Bernie Digris

No. 37
- Positions: Tackle, guard

Personal information
- Born: June 9, 1919 Union City, Connecticut, U.S.
- Died: November 1, 1979 (aged 60) Roanoke, Virginia, U.S.

Career information
- High school: Ansonia (Ansonia, Connecticut) St. John's Prep (Danvers, Massachusetts)
- College: Holy Cross
- NFL draft: 1943: undrafted

Career history
- Chicago Bears (1943);

Awards and highlights
- NFL champion (1943);

Career NFL statistics
- Games played: 2
- Games started: 0

= Bernie Digris =

American football player (1919–1979)

Bernard John Digris (June 9, 1919 – November 1, 1979) was an American professional football tackle and guard for the Chicago Bears of the National Football League (NFL) and was a member of their 1943 NFL Championship team. Digris played in two games for the Bears during that year.

==Early life and education==
Digris attended Ansonia High School in Ansonia, Connecticut, where he is a member of the school's sports hall of fame.
───
# [Assigned task 1]
Answer these questions from the Bernie Digris biography:
(a) In what city was Digris born?
(b) What college did he attend?
(c) How many games did he play for the Chicago Bears?
# [Assigned task 2]
Reproduce the part of the Bernie Digris biography between "Bernard John Digris" and "during that year.", inclusive.
# [Assigned task 3]
Continue the biography of Bernie Digris from its last sentence.
The records are not needed for anything here.

(Data taken from a collection)
───
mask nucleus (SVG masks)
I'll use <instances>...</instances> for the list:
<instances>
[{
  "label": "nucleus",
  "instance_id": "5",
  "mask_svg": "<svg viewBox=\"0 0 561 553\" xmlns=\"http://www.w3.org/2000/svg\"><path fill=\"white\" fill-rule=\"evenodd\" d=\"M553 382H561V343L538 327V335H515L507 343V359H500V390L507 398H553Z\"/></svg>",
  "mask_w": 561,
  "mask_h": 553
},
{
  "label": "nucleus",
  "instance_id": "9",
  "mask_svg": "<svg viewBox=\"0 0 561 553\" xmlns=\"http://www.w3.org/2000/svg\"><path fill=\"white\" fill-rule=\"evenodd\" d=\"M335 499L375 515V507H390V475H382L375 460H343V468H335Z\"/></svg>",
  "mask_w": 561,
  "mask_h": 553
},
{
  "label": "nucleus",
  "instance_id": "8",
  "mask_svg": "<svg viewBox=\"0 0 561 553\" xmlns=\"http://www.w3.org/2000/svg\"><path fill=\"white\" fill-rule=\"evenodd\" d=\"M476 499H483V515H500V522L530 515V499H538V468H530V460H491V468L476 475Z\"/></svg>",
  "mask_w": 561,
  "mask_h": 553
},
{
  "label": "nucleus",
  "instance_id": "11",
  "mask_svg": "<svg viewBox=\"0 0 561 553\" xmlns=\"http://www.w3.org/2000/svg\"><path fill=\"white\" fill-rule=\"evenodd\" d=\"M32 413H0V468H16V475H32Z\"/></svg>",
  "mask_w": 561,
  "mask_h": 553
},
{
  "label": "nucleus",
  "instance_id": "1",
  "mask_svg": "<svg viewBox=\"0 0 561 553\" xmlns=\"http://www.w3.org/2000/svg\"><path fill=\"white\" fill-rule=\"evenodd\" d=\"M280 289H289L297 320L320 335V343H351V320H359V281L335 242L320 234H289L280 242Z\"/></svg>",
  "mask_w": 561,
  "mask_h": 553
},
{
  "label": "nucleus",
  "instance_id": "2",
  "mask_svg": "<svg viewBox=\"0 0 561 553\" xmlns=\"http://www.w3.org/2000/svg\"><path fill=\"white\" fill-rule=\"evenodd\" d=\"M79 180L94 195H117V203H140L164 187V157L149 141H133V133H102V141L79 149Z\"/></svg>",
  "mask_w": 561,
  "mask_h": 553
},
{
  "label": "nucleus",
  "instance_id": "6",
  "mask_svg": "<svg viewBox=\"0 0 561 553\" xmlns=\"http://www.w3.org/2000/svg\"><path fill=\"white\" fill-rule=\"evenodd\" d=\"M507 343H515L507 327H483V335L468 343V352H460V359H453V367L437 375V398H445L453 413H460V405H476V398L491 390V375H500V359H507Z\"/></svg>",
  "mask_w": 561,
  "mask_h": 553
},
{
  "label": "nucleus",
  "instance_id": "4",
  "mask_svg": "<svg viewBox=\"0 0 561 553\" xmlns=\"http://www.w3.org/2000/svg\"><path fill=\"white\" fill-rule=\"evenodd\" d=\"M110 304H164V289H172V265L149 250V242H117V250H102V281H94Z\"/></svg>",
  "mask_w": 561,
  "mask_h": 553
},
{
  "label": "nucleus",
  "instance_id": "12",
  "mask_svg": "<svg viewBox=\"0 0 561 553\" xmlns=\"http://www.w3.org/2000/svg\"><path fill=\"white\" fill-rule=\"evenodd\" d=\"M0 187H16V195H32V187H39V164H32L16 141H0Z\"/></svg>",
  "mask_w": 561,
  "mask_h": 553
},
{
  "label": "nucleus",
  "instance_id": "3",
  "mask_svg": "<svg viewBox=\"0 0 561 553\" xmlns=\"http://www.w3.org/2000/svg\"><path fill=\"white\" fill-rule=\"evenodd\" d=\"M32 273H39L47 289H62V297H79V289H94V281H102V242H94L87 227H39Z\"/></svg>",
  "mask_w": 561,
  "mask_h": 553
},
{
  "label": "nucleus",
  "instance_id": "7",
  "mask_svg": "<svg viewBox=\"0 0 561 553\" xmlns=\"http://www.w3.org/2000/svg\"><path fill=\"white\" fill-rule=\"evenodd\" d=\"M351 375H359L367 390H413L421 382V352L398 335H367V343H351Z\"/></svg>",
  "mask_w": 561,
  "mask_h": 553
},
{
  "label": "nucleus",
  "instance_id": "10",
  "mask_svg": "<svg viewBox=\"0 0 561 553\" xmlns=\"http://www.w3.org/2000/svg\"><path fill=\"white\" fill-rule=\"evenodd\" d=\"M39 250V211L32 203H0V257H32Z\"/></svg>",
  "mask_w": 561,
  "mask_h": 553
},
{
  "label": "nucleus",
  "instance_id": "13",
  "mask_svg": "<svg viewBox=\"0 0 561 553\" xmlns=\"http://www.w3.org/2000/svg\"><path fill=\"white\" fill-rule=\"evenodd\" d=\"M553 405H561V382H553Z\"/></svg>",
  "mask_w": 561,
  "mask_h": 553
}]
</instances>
───
# [Final answer 1]
(a) Union City, Connecticut
(b) Holy Cross
(c) Two

# [Final answer 2]
Bernard John Digris (June 9, 1919 – November 1, 1979) was an American professional football tackle and guard for the Chicago Bears of the National Football League (NFL) and was a member of their 1943 NFL Championship team. Digris played in two games for the Bears during that year.

# [Final answer 3]
Digris was a graduate of the College of the Holy Cross in Worcester, Massachusetts, where he captained their football team. He was the first graduate of Holy Cross on a football scholarship to leave with a degree other than Physical Education. His degree was in Chemistry.

==Military service==
After playing professional football, Digris served in the United States Navy during World War II.

==Later life==
Digris later worked a technical salesman for General Tire & Rubber Company. He died on November 1, 1979, at a hospital in Roanoke, Virginia.